Linsey I hope that yesterday passed with love, so much love for you all, and that today, you feel that you have honoured your little girl in the most wonderful way possible.
heavenly yes, people's expectations are so, so hard. They feel helpless in the face of your pain, and they just desperately want you to stop hurting. People want to help, but they really don't know how. Like you, I wanted to isolate myself, but knew that it wasn't always going to be the solution. Yet I had no idea how to do it. So I ended up asking a small group of friends to keep contacting me, asking me to do things with them, and even if I didn't reply or said no, to keep on asking me by text or by email. And they were wonderful. They asked me to go on walks, to lunch, to visit them, to babysit, to go horse-riding, to attend make-up lessons… all kinds of random things opportunities, some of which afforded the time to talk, some simple to have company, some simply to get out of the house. Some invitations I accepted, some I didn't, but they all just kept on texting or emailing me to let me know that they were thinking of me. For that, I am extremely grateful. So I found email, MN (especially here), FB and texts to be very useful. They provided a level of contact I could control, in a timeframe which suited me, and a distance which I needed.
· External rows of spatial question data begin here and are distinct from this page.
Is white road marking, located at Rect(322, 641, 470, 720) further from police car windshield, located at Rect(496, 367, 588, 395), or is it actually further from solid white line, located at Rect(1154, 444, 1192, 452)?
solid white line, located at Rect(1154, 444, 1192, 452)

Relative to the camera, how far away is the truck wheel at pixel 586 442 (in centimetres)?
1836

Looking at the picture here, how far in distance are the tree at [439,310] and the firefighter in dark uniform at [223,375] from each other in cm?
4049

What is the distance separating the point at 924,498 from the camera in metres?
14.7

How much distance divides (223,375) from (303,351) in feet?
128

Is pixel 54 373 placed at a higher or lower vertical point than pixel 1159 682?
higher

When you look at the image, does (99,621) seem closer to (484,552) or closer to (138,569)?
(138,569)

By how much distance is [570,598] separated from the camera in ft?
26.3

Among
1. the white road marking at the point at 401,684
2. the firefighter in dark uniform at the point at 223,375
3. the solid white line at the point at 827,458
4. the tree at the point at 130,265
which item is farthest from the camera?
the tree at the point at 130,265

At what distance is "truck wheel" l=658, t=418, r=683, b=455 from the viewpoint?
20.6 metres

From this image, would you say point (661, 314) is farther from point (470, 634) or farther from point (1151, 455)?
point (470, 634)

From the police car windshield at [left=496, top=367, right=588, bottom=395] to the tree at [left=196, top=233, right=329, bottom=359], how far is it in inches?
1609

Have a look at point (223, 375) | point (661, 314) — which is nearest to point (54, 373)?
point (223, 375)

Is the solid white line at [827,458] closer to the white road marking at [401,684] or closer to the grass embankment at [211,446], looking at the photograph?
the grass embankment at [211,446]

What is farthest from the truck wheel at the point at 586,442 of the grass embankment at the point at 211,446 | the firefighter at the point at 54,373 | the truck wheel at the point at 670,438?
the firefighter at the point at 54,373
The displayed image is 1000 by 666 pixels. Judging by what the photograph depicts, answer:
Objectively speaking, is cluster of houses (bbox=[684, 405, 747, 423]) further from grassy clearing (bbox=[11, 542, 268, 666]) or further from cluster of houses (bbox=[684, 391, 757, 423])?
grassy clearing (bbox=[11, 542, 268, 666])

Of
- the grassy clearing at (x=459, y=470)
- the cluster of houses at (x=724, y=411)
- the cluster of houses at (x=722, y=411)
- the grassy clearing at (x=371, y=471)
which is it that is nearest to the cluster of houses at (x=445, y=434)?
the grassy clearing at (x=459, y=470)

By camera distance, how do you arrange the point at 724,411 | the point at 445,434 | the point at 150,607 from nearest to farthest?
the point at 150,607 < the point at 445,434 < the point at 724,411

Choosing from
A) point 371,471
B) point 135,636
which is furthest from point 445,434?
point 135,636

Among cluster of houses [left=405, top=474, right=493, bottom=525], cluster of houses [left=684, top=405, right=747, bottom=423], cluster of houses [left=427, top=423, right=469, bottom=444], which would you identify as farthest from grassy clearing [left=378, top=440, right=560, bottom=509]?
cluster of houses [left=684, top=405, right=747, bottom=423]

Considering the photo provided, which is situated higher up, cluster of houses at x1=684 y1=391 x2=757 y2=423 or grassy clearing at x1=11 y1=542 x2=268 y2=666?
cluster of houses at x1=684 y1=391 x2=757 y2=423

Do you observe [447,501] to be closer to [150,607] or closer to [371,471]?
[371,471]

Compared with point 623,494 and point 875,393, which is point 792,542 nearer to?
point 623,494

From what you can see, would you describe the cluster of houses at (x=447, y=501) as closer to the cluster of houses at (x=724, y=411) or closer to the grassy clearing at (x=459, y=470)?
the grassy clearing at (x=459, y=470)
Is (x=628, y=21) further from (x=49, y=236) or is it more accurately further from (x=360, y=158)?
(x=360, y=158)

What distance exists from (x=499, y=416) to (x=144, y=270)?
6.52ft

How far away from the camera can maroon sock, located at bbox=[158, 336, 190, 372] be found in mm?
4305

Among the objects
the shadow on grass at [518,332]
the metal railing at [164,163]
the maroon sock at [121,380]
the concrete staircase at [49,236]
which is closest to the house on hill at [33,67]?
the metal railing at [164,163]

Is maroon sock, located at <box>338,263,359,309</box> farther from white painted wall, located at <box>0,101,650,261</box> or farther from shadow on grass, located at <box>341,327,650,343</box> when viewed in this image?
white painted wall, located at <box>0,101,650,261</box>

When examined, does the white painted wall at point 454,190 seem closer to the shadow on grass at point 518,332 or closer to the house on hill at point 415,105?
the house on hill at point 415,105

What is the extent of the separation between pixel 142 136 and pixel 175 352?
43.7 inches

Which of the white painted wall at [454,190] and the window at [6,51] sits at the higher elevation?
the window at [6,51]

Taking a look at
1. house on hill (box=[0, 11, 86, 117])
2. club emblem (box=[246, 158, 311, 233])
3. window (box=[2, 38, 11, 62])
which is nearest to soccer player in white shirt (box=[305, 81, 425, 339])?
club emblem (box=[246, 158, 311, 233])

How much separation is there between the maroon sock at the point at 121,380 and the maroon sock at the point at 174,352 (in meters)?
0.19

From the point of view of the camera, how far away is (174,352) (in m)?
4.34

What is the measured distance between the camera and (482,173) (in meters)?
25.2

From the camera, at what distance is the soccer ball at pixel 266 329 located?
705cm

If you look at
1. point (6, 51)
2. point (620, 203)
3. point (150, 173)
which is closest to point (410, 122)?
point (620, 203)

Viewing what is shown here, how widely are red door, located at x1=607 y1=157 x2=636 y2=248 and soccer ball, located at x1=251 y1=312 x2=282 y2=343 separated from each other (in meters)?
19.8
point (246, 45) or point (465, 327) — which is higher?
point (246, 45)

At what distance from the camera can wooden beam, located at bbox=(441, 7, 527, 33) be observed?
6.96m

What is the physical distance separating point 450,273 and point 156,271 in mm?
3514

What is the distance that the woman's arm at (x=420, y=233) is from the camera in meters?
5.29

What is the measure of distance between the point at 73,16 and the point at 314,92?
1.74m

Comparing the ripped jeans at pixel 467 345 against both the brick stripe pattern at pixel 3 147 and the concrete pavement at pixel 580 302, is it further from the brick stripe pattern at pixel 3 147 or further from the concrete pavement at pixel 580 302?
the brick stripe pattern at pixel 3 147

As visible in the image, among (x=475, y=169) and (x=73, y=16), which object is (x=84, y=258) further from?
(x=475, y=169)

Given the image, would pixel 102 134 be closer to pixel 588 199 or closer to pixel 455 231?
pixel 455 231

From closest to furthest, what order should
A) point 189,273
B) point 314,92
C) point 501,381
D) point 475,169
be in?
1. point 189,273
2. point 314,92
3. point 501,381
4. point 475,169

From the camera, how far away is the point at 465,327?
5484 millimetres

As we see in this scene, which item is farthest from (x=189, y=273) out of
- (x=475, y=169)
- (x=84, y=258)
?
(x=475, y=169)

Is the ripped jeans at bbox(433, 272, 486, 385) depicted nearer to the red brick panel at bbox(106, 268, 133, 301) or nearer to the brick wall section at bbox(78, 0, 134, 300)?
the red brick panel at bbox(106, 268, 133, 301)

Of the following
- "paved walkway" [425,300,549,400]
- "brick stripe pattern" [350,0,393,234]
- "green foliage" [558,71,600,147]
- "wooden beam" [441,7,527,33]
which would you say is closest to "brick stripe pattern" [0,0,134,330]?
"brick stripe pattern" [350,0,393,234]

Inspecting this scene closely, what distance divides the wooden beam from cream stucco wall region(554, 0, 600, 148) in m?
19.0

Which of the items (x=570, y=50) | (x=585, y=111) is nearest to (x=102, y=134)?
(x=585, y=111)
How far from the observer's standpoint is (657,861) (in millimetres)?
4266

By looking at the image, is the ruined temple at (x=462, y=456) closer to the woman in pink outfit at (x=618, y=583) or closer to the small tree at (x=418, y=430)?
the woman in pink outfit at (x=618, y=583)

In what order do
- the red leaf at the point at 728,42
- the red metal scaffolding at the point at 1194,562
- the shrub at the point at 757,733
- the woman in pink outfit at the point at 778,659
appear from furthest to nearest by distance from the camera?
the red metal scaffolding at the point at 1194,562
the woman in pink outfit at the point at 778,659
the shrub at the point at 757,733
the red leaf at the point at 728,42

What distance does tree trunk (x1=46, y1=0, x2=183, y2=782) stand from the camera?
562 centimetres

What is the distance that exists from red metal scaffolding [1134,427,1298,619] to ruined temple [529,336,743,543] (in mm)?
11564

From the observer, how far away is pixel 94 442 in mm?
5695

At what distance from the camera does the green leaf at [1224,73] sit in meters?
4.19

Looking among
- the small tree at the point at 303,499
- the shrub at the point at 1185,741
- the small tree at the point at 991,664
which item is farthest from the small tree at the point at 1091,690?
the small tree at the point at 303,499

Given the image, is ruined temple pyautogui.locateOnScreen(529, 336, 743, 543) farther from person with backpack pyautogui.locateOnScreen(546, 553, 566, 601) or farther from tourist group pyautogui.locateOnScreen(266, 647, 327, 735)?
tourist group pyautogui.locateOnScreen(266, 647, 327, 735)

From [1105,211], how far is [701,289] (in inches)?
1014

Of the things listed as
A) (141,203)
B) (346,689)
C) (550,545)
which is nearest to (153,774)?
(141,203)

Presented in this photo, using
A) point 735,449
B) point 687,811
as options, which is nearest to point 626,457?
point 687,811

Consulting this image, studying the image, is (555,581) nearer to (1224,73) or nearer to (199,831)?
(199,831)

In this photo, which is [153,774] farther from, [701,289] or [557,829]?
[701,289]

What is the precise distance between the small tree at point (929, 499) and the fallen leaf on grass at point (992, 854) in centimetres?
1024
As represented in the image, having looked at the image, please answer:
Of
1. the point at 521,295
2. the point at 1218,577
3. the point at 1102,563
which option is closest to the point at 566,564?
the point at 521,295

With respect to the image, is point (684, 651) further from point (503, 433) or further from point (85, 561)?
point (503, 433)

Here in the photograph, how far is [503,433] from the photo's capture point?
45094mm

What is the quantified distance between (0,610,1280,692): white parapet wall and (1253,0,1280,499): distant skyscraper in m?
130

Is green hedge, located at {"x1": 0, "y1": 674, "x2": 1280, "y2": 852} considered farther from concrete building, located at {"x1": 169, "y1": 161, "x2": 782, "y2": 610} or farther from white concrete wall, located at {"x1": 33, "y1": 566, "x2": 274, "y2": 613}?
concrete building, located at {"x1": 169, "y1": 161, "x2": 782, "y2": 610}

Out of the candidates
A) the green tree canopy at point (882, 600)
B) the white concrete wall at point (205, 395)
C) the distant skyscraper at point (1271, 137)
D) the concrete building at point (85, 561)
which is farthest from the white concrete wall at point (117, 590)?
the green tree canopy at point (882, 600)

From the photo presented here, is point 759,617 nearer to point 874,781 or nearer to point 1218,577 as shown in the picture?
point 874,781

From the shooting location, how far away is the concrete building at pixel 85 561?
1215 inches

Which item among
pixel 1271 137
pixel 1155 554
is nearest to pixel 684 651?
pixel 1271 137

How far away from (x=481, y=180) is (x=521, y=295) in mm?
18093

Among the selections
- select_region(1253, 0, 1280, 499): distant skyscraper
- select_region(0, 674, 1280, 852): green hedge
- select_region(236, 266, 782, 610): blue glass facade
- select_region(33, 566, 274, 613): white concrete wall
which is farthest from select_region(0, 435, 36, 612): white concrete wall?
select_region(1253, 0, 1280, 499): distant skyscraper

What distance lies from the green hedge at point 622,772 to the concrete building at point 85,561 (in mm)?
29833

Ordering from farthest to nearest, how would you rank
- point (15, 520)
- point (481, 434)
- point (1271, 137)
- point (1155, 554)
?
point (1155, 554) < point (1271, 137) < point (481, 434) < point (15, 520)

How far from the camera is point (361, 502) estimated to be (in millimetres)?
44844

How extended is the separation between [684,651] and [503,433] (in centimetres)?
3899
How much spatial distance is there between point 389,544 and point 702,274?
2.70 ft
Yes, phonecalls and face-to-face contact were infinitely harder, but if I had to cry in front of someone, there was absolutely nothing I could do to stop it. I did find that I actively avoided socialising in large groups, or with people I didn't know well (but two years down the track, I am now almost back to saying yes to those sorts of invitations) - as I didn't want to be asked any difficult questions by those I didn't know, and who perhaps might brush off Mia and my love with awkwardness or a trite comment. I wanted, and needed to stay in a 'nest' of friends who understood and who didn't judge.